Eternity and a Day features an older Greek man named Alexander who is dying of some unnamed ailment, living his last day before entering a hospital to wait out his death. Played with a strong, quiet dignity by veteran actor Bruno Ganz (most recognizable for Wings of Desire), Alexander takes stock of his life, and comes to some sad, unfortunate conclusions. He was a poet who dedicated his life to finishing the work of another dead poet, and in the process failed to pay proper attention to the living in his life. He finds this out firsthand, when he re-examines a letter left to him by his long dead wife, a letter that outlines one particular day where she wished he was more emotionally present. He is stricken with the sadness of missed opportunity, and so he roams the Greek countryside, mulling over such mistakes. In the midst (and the mist) of the mulling, he comes across a street urchin, a young Albanian boy who is part of a group of street urchins running from unsympathetic police and black-market orphanages looking for new product. Alexander, in a last grasp at emotional connection, takes the boy under his wing and tries to put him in a safe place.

That last sentence implies much more eventfulness than Eternity and a Day is ready to provide. With very limited success, the movie alternates its focus between Alexanders ruminations of his past, which are often beautifully literal, and his relationship to the boy, which becomes more maddeningly surreal as the film progresses. Neither of these concerns can manage to escape the suffocating self-indulgence of Angelopolous, who has no trouble spending an endless amount of time leaving the camera on images that have nothing but the most peripheral relevance to the story hes trying to tell. At one point we see a young married couple, who are complete strangers as far as the film is concerned, dancing during their outdoor wedding for what seems a lifetime as Alexander looks on. Yes, hes watching two lovers begin their lives as his squandered love life is ending, and so he has more reason to feel regret, but this is a fairly obvious point that can be gleaned pretty quickly. It is a pretty, vivacious image, but how long is too long to hold on it? At what point does a held image of beauty cease to become poetic, and turn into monotonous indulgence? Angelopolous forces such distinctions to be made.

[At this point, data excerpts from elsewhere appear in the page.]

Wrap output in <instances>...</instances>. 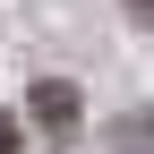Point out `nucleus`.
I'll use <instances>...</instances> for the list:
<instances>
[{
    "label": "nucleus",
    "mask_w": 154,
    "mask_h": 154,
    "mask_svg": "<svg viewBox=\"0 0 154 154\" xmlns=\"http://www.w3.org/2000/svg\"><path fill=\"white\" fill-rule=\"evenodd\" d=\"M9 146H17V120H9V111H0V154H9Z\"/></svg>",
    "instance_id": "nucleus-3"
},
{
    "label": "nucleus",
    "mask_w": 154,
    "mask_h": 154,
    "mask_svg": "<svg viewBox=\"0 0 154 154\" xmlns=\"http://www.w3.org/2000/svg\"><path fill=\"white\" fill-rule=\"evenodd\" d=\"M120 9H128V17H137V26H154V0H120Z\"/></svg>",
    "instance_id": "nucleus-2"
},
{
    "label": "nucleus",
    "mask_w": 154,
    "mask_h": 154,
    "mask_svg": "<svg viewBox=\"0 0 154 154\" xmlns=\"http://www.w3.org/2000/svg\"><path fill=\"white\" fill-rule=\"evenodd\" d=\"M77 111H86V94H77L69 77H43V86H34V120L43 128H77Z\"/></svg>",
    "instance_id": "nucleus-1"
}]
</instances>
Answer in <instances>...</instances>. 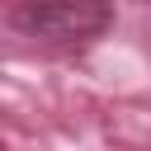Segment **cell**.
Instances as JSON below:
<instances>
[{
	"label": "cell",
	"instance_id": "cell-1",
	"mask_svg": "<svg viewBox=\"0 0 151 151\" xmlns=\"http://www.w3.org/2000/svg\"><path fill=\"white\" fill-rule=\"evenodd\" d=\"M9 24L28 38H94L113 24V9L99 0H61V5H14Z\"/></svg>",
	"mask_w": 151,
	"mask_h": 151
}]
</instances>
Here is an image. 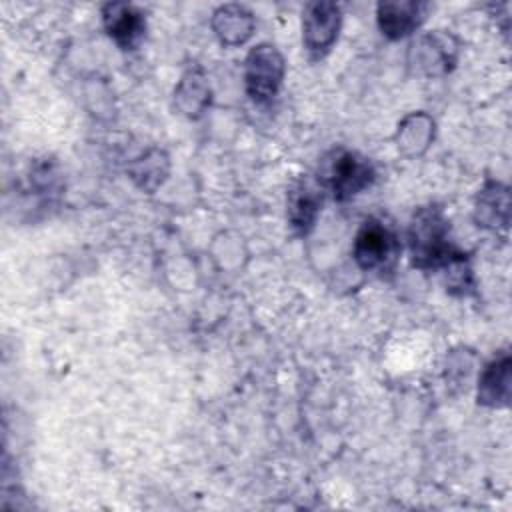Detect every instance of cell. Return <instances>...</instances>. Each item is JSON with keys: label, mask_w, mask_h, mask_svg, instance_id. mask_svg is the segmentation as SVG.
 <instances>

Perhaps if he spent less time catering to his own taste for imposing scenery he could have made a more fully realized connection between Alexanders two concurrent preoccupations. But the connection turns out to resonate just as weakly and obviously as the dancing couple - the kid is Alexanders last shot at caring for a person. That sort of human concern is nothing to sneeze at, but that is precisely what Angelopolous does. In addition to the directors slower than snail pacing, where little time is dedicated to people actually doing anything, the poet-boy relationship dissolves into a cold, murky abstraction, though not without the sort of cutesy, unearned emotionality thats par for the course with such a coupling. The only place Angelopolous can find real, textured emotionality is in Alexanders flashbacks to that wasted day with his wife. They have a warm, loving feel to them, and make for the only case where Alexanders melancholy is made palpable. They work as a literalization of Alexanders thoughts and feelings, which are what Eternity and a Day is ultimately about. Thoughts and feelings. Not majestically misty vistas. This is a story that takes place behind the characters eyes, not in front of them, no matter how beautiful and impressive those sights may be.